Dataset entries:
┄┄┄┄┄┄┄┄┄┄┄┄┄┄┄┄┄┄┄┄
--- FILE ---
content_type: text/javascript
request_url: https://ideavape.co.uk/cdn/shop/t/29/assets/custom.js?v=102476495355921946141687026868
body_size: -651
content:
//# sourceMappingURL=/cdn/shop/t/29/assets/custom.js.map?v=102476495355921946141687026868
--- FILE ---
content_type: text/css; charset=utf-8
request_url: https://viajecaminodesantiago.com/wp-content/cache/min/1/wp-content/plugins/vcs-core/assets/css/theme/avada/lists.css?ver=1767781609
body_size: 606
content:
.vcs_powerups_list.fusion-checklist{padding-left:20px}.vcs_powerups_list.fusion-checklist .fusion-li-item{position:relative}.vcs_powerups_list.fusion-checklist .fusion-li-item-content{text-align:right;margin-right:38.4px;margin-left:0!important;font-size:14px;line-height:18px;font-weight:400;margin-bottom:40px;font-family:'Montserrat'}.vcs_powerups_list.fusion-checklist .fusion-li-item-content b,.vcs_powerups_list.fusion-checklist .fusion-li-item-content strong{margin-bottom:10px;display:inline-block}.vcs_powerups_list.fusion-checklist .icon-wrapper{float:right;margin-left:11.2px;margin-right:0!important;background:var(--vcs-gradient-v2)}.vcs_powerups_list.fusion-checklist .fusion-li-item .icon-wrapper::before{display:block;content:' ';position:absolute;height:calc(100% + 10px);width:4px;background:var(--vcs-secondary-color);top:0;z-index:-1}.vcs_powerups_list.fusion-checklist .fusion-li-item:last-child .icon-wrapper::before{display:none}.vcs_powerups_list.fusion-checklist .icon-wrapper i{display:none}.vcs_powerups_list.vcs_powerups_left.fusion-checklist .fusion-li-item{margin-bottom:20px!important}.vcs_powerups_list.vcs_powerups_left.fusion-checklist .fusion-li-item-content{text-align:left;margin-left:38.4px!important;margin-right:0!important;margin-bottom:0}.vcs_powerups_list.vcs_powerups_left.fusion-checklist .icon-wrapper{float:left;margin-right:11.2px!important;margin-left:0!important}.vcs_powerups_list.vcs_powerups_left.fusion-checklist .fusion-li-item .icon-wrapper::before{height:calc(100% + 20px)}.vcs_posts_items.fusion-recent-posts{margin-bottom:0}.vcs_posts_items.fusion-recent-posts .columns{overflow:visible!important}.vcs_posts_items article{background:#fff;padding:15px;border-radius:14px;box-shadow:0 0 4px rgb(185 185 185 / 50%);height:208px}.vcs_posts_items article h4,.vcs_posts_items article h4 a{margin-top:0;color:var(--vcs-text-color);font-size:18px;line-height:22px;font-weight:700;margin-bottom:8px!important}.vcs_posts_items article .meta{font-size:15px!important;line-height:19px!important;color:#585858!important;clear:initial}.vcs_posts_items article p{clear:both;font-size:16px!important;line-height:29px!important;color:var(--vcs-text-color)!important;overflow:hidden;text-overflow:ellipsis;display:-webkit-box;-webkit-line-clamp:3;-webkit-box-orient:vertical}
┄┄┄┄┄┄┄┄┄┄┄┄┄┄┄┄┄┄┄┄
Problem requirements: Your reply should repeat the entries above in full, with every character intact.

Reply to the exercise:
--- FILE ---
content_type: text/javascript
request_url: https://ideavape.co.uk/cdn/shop/t/29/assets/custom.js?v=102476495355921946141687026868
body_size: -651
content:
//# sourceMappingURL=/cdn/shop/t/29/assets/custom.js.map?v=102476495355921946141687026868
--- FILE ---
content_type: text/css; charset=utf-8
request_url: https://viajecaminodesantiago.com/wp-content/cache/min/1/wp-content/plugins/vcs-core/assets/css/theme/avada/lists.css?ver=1767781609
body_size: 606
content:
.vcs_powerups_list.fusion-checklist{padding-left:20px}.vcs_powerups_list.fusion-checklist .fusion-li-item{position:relative}.vcs_powerups_list.fusion-checklist .fusion-li-item-content{text-align:right;margin-right:38.4px;margin-left:0!important;font-size:14px;line-height:18px;font-weight:400;margin-bottom:40px;font-family:'Montserrat'}.vcs_powerups_list.fusion-checklist .fusion-li-item-content b,.vcs_powerups_list.fusion-checklist .fusion-li-item-content strong{margin-bottom:10px;display:inline-block}.vcs_powerups_list.fusion-checklist .icon-wrapper{float:right;margin-left:11.2px;margin-right:0!important;background:var(--vcs-gradient-v2)}.vcs_powerups_list.fusion-checklist .fusion-li-item .icon-wrapper::before{display:block;content:' ';position:absolute;height:calc(100% + 10px);width:4px;background:var(--vcs-secondary-color);top:0;z-index:-1}.vcs_powerups_list.fusion-checklist .fusion-li-item:last-child .icon-wrapper::before{display:none}.vcs_powerups_list.fusion-checklist .icon-wrapper i{display:none}.vcs_powerups_list.vcs_powerups_left.fusion-checklist .fusion-li-item{margin-bottom:20px!important}.vcs_powerups_list.vcs_powerups_left.fusion-checklist .fusion-li-item-content{text-align:left;margin-left:38.4px!important;margin-right:0!important;margin-bottom:0}.vcs_powerups_list.vcs_powerups_left.fusion-checklist .icon-wrapper{float:left;margin-right:11.2px!important;margin-left:0!important}.vcs_powerups_list.vcs_powerups_left.fusion-checklist .fusion-li-item .icon-wrapper::before{height:calc(100% + 20px)}.vcs_posts_items.fusion-recent-posts{margin-bottom:0}.vcs_posts_items.fusion-recent-posts .columns{overflow:visible!important}.vcs_posts_items article{background:#fff;padding:15px;border-radius:14px;box-shadow:0 0 4px rgb(185 185 185 / 50%);height:208px}.vcs_posts_items article h4,.vcs_posts_items article h4 a{margin-top:0;color:var(--vcs-text-color);font-size:18px;line-height:22px;font-weight:700;margin-bottom:8px!important}.vcs_posts_items article .meta{font-size:15px!important;line-height:19px!important;color:#585858!important;clear:initial}.vcs_posts_items article p{clear:both;font-size:16px!important;line-height:29px!important;color:var(--vcs-text-color)!important;overflow:hidden;text-overflow:ellipsis;display:-webkit-box;-webkit-line-clamp:3;-webkit-box-orient:vertical}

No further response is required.